FIG. 7 is a perspective view of the flange 104 installed on the square endplate 102 to yield an assembly 120. Flange 104 can be installed on the endplate 102 by aligning the engagement hole 602 of the flange 104 with the engagement mechanism 108 of the endplate 102 and pushing the flange 104 against the endplate 102 until the engagement mechanism 108 engages with the hole 602. FIG. 8 is a close-up view of the engagement mechanism 108 of the endplate 102 and the engagement hole 602 of the round flange 104 while engaged. As the flange 104 is pushed against the endplate 102 with the engagement hole 602 aligned with the engagement mechanism 108, the interaction between the wall 608 of hole 602 and the slanted upper surfaces 406 of the flexible pins 402 causes the pins 402 to be retracted inward toward the center of the engagement mechanism 108, permitting the engagement mechanism 108 to be inserted through the hole 602 until the raised ridges 404 of the flexible pins 402 pass over the top of wall 608. The outward pressure applied by the flexible pins 402 then causes the ridges 404 to engage with the top edge of the wall 608 such that the ridges 404 retain the flange 104 against the endplate 102.

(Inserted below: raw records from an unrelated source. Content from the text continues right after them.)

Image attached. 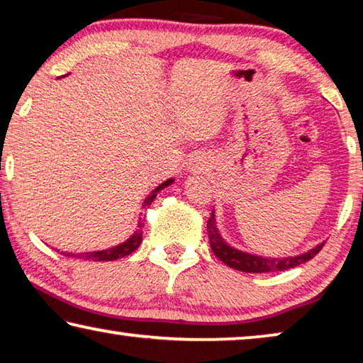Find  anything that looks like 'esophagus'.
I'll return each mask as SVG.
<instances>
[{
    "instance_id": "34e87169",
    "label": "esophagus",
    "mask_w": 363,
    "mask_h": 363,
    "mask_svg": "<svg viewBox=\"0 0 363 363\" xmlns=\"http://www.w3.org/2000/svg\"><path fill=\"white\" fill-rule=\"evenodd\" d=\"M208 167H210V163H208V158L205 155H196L192 158V168L195 171H199V173L206 169Z\"/></svg>"
}]
</instances>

The design of the engagement mechanism 108, the flange 104, and the endplate 102 permit the flange 104 to rotate about the engagement mechanism 108. The friction caused by the outward pressure applied by the pins 402 against the wall 608 surrounding the hole 602 of the flange 104 acts as a resistive force against excessive freewheeling of the flange 104 and serves as a friction brake while cable is being pulled from the spool 106.
The assembly 120 illustrated in FIGS. 7 and 8 — comprising a round flange 104 installed on a square endplate 102 — can be used in pairs to hold cable spools 106. FIG. 9 is a view of a pay off reel 100 comprising a pair of assemblies 120 holding an empty spool core 902 (the cable is omitted from the core 902 in FIG. 9 for clarity). In this example, the core 902 comprises a hollow cylindrical tube around which cable can be wound. The circular edge of each end of the core 902 can be inserted into the circular groove 606 (see FIGS. 6-8) of one of the round flanges 104a, 104b, such that the core 902 is held between the two assemblies 120a, 120b.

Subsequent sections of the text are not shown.